◆ Excerpted records:
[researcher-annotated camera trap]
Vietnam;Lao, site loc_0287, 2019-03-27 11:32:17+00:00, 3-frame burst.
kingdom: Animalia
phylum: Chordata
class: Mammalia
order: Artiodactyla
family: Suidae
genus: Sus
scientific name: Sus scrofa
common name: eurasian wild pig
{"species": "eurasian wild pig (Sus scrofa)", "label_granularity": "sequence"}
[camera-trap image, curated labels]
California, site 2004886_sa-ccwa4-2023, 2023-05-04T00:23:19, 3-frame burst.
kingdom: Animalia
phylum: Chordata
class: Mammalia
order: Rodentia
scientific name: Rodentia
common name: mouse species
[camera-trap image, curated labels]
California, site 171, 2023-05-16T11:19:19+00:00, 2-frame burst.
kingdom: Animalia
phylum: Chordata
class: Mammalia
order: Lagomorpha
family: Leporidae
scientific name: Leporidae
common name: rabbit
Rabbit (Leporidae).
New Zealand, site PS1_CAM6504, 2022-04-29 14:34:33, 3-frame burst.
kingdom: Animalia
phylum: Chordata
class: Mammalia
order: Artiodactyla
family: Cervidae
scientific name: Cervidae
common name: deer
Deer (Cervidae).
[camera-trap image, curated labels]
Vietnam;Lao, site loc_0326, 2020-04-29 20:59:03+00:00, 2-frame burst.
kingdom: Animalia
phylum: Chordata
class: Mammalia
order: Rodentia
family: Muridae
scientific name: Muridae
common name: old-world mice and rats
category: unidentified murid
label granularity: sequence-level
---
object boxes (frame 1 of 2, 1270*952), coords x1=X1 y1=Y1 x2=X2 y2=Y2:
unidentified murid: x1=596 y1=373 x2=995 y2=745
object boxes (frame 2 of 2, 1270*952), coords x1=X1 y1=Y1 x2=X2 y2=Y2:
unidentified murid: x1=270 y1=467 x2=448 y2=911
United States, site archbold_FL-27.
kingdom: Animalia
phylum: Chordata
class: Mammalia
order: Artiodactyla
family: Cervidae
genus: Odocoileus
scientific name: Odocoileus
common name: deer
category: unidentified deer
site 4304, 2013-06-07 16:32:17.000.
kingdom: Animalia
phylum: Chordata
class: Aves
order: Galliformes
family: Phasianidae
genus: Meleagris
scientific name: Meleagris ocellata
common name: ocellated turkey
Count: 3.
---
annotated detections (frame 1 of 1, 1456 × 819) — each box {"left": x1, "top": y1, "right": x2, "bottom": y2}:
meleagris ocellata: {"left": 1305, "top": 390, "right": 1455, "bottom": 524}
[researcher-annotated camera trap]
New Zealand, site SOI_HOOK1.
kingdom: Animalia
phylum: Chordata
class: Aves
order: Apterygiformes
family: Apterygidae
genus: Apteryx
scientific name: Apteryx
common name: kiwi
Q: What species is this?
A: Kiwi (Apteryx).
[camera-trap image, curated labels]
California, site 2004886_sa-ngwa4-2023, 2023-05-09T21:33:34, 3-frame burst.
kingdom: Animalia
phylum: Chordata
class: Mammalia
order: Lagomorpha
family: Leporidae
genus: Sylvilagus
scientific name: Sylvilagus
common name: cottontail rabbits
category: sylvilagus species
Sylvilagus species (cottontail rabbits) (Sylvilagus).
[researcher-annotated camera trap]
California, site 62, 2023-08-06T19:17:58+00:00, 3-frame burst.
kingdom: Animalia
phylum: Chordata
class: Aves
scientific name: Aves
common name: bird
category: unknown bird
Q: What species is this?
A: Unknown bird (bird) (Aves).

◆ Work required:
As you read the records above, find each line that contains "site" and copy it.

◆ Output below:
Vietnam;Lao, site loc_0287, 2019-03-27 11:32:17+00:00, 3-frame burst.
California, site 2004886_sa-ccwa4-2023, 2023-05-04T00:23:19, 3-frame burst.
California, site 171, 2023-05-16T11:19:19+00:00, 2-frame burst.
New Zealand, site PS1_CAM6504, 2022-04-29 14:34:33, 3-frame burst.
Vietnam;Lao, site loc_0326, 2020-04-29 20:59:03+00:00, 2-frame burst.
United States, site archbold_FL-27.
site 4304, 2013-06-07 16:32:17.000.
New Zealand, site SOI_HOOK1.
California, site 2004886_sa-ngwa4-2023, 2023-05-09T21:33:34, 3-frame burst.
California, site 62, 2023-08-06T19:17:58+00:00, 3-frame burst.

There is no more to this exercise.